Pick out each line of the records that contains the string "instances", and copy those lines.

# Start of Task data

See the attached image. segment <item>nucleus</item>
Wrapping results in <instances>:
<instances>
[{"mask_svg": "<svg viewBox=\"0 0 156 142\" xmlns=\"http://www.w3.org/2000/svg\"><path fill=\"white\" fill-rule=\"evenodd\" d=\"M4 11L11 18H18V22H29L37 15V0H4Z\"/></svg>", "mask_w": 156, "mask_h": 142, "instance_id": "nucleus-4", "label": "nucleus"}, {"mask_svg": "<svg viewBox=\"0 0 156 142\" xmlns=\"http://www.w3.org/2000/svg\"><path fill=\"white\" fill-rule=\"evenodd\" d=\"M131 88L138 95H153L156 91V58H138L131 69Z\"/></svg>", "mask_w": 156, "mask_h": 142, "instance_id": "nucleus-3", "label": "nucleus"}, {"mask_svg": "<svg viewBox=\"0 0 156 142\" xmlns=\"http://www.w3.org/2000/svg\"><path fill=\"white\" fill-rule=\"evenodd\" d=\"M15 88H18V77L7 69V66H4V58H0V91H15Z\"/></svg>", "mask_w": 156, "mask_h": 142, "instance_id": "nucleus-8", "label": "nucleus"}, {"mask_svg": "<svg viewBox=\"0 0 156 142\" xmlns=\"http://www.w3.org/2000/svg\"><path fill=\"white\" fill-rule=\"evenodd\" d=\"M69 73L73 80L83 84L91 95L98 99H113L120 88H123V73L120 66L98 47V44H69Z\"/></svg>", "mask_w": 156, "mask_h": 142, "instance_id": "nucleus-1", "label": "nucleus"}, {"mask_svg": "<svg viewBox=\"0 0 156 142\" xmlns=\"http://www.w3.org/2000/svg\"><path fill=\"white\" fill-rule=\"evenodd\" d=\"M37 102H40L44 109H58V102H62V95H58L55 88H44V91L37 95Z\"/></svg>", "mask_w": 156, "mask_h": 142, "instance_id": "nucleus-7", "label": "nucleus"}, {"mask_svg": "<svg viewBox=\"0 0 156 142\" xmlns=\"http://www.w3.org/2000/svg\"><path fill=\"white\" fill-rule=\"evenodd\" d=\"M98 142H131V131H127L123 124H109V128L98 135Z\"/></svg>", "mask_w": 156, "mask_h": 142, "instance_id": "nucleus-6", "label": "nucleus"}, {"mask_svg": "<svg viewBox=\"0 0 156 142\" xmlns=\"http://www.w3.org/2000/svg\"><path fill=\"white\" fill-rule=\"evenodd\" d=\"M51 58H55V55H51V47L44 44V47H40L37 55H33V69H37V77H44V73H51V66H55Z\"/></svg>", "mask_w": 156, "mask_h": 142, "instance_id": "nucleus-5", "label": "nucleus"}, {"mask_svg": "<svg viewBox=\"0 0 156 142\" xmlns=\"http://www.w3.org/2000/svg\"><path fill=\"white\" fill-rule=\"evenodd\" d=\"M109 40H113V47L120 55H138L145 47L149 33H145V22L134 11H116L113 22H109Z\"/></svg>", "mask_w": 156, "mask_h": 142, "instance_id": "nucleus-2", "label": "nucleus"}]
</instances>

# End of Task data

* Exercise answer
Wrapping results in <instances>:
<instances>
</instances>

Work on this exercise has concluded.